→ SET PROBLEM A
Update the records from the line with "Please help me locate all bracelets" to the line with "161,270,186,292" by changing "separate line" to "new line". Return only those lines, with nothing else altered.

→ DOCUMENT
------------------------------

A Bringing Up Baby, Stanford, Friday through Sunday. Now here’s something strange. The last weekly newsletter I posted, more than four months ago, also included Bringing Up Baby, and it was also at the Stanford. Different double bill though. How does one define a screwball comedy? You could say it’s a romantic comedy with glamorous movie stars behaving like broad, slapstick comedians. You could point out that screwballs are usually set amongst the excessively wealthy, and often explore class barriers. Or you could simply show Howard Hawks’ frivolous and hilarious tale about a mild-mannered paleontologist (Cary Grant), a ditzy heiress (Katharine Hepburn), and a tame leopard (a tame leopard). On a double-bill with An Affair to Remember, which I saw a long time ago and didn’t care for.

A Let the Right One In, Red Vic, Wednesday and Thursday. Better than Horror of Dracula, Interview with a Vampire, and The Lost Boys, and maybe better than Nosferatu, this is one of the great vampire movies. What better place for a vampire than a Swedish winter? The nights are very long, snow covers everything, and people drink heavily and seem depressed to begin with. It’s like Bergman, only with undead bloodsuckers. Let the Right One In is also a coming-of-age story, about first love between a boy about to turn 13 and a girl who has been 12 “for a very long time.”

Short Subject Night, Niles Essanay Silent Film Museum, Saturday, 7:30. A week before Halloween, and they’ve already got a scary vibe—well, a funny, scary vibe—with four haunted house comedies. I can vouch for Harold Lloyd’s “Haunted Spooks” (even though it gets a bit racist, as films from the ‘20s often do), as well as Buster Keaton’s “The Haunted House.” I think I may have seen Laurel and Hardy’s “Habeas Corpus” long ago, but I’m not sure.

------------------------------

→ INFORMATION SUPPLIED
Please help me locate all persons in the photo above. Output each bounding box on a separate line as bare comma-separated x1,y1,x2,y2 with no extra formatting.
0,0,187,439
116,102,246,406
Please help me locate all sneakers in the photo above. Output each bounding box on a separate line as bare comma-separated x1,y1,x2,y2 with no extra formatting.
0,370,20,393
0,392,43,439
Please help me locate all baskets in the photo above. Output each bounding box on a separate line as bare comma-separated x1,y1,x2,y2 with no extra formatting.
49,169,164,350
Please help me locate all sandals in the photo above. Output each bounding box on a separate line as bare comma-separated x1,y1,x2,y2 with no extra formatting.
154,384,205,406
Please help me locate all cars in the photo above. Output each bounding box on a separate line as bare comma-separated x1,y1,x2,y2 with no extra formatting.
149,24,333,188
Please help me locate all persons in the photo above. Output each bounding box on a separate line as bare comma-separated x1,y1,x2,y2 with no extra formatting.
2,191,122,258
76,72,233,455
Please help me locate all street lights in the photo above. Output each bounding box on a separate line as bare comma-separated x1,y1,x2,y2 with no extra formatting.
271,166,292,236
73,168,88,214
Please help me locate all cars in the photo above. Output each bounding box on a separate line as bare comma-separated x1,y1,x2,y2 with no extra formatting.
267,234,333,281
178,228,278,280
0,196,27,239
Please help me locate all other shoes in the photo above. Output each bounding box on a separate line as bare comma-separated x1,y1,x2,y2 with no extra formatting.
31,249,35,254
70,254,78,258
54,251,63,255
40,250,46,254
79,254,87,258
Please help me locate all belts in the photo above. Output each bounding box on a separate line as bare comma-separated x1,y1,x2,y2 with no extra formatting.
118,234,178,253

------------------------------

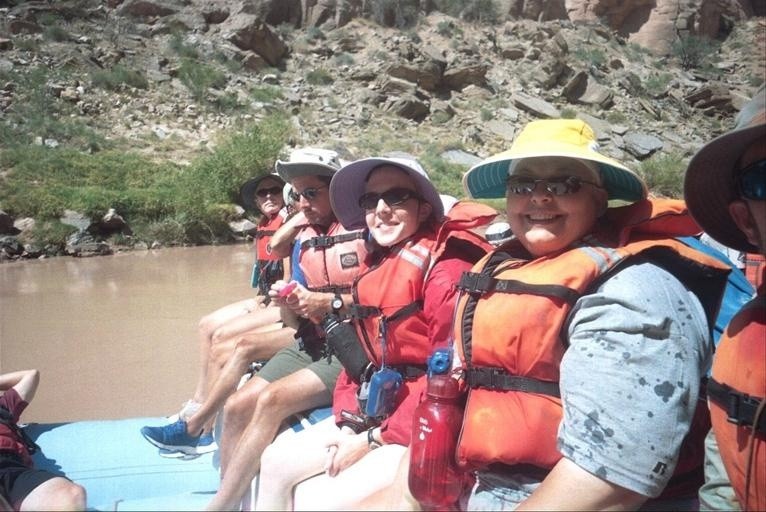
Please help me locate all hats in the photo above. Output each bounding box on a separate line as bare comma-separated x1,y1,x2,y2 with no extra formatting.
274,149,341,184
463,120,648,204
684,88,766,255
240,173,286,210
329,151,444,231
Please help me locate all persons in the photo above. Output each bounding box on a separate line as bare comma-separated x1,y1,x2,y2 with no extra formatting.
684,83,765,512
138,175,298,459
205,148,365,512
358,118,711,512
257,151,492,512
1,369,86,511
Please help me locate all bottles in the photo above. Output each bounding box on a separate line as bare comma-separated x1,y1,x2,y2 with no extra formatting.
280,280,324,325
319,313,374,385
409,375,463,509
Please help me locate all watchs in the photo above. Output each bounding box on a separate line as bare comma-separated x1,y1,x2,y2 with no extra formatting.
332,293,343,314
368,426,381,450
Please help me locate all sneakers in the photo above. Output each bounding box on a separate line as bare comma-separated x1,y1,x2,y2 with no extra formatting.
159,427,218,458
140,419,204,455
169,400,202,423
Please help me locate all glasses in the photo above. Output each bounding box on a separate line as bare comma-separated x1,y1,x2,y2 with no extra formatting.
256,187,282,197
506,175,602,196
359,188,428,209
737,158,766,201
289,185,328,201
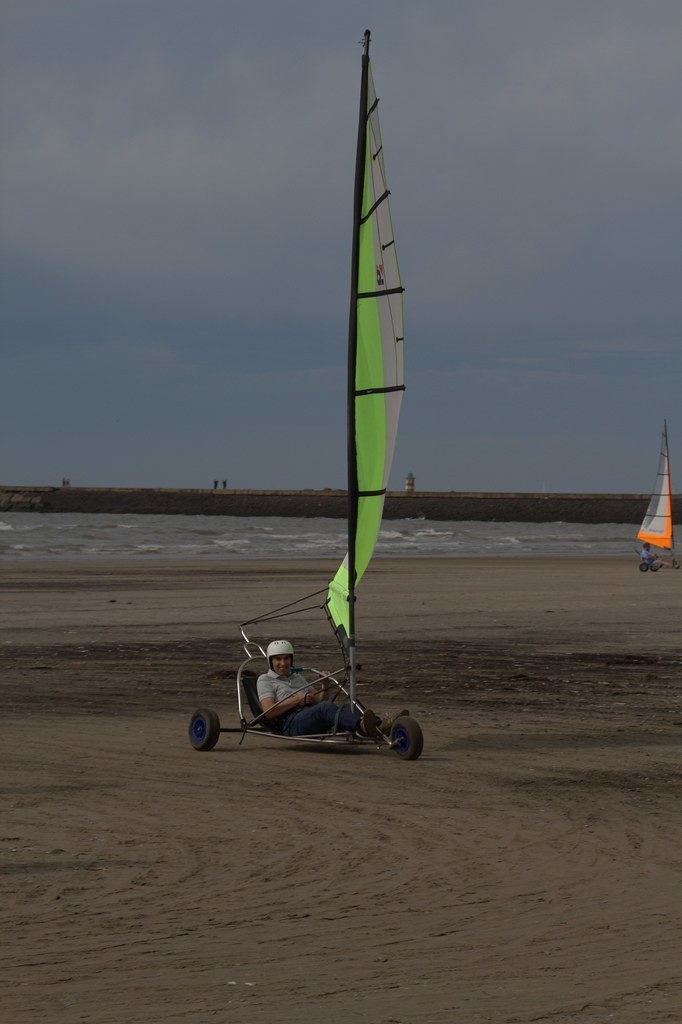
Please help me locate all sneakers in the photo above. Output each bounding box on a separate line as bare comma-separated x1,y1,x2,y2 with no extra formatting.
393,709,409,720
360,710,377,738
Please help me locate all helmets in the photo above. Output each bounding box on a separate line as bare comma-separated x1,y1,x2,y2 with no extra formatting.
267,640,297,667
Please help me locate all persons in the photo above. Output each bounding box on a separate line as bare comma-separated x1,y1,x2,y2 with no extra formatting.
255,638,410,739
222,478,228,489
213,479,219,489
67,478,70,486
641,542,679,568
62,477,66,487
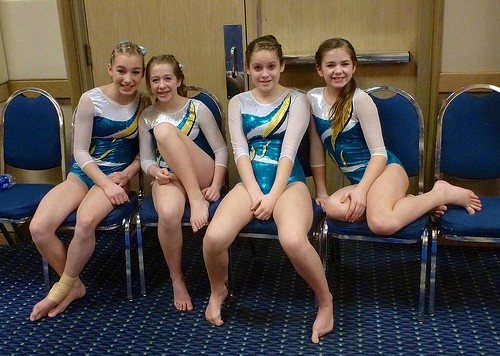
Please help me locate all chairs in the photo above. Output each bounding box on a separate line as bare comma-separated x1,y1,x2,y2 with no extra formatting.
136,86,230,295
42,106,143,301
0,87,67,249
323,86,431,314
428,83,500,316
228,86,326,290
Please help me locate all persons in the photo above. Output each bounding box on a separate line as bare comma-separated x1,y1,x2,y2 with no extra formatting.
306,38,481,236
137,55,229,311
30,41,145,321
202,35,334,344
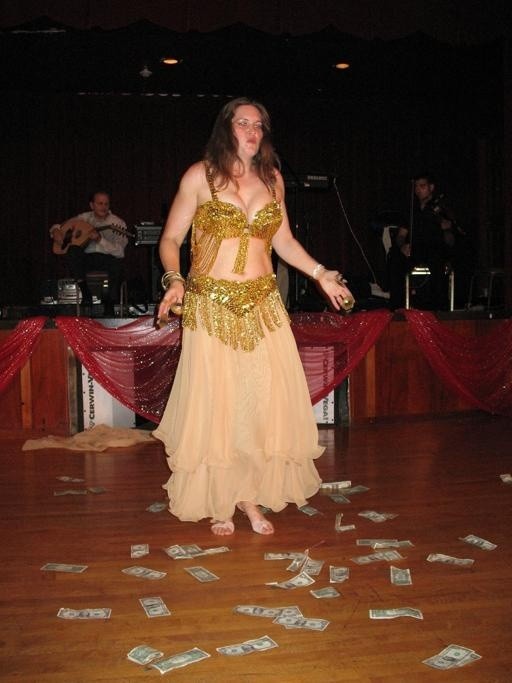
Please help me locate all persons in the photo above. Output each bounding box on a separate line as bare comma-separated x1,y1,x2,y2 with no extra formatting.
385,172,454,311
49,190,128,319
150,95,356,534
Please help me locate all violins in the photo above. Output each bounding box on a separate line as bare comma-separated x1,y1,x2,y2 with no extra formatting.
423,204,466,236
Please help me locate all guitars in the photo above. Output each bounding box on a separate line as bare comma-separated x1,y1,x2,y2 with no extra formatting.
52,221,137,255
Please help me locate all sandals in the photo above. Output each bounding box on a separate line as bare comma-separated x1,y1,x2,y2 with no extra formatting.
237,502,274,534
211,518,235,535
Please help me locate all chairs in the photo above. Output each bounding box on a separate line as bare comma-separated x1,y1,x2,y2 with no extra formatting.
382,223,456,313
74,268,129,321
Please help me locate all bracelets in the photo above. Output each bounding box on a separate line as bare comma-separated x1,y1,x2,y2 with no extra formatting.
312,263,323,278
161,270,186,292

------------------------------

→ SET PROBLEM B
Transcribe the film listings above in full.

→ EXERCISE RESPONSE A
Please help me locate all bracelets in the photo above. Output each bounding box on a new line as bare comma-separated x1,y1,x2,y2 with no extra formatting.
312,263,323,278
161,270,186,292

→ EXERCISE RESPONSE B
A Bringing Up Baby, Stanford, Friday through Sunday. Now here’s something strange. The last weekly newsletter I posted, more than four months ago, also included Bringing Up Baby, and it was also at the Stanford. Different double bill though. How does one define a screwball comedy? You could say it’s a romantic comedy with glamorous movie stars behaving like broad, slapstick comedians. You could point out that screwballs are usually set amongst the excessively wealthy, and often explore class barriers. Or you could simply show Howard Hawks’ frivolous and hilarious tale about a mild-mannered paleontologist (Cary Grant), a ditzy heiress (Katharine Hepburn), and a tame leopard (a tame leopard). On a double-bill with An Affair to Remember, which I saw a long time ago and didn’t care for.

A Let the Right One In, Red Vic, Wednesday and Thursday. Better than Horror of Dracula, Interview with a Vampire, and The Lost Boys, and maybe better than Nosferatu, this is one of the great vampire movies. What better place for a vampire than a Swedish winter? The nights are very long, snow covers everything, and people drink heavily and seem depressed to begin with. It’s like Bergman, only with undead bloodsuckers. Let the Right One In is also a coming-of-age story, about first love between a boy about to turn 13 and a girl who has been 12 “for a very long time.”

Short Subject Night, Niles Essanay Silent Film Museum, Saturday, 7:30. A week before Halloween, and they’ve already got a scary vibe—well, a funny, scary vibe—with four haunted house comedies. I can vouch for Harold Lloyd’s “Haunted Spooks” (even though it gets a bit racist, as films from the ‘20s often do), as well as Buster Keaton’s “The Haunted House.” I think I may have seen Laurel and Hardy’s “Habeas Corpus” long ago, but I’m not sure.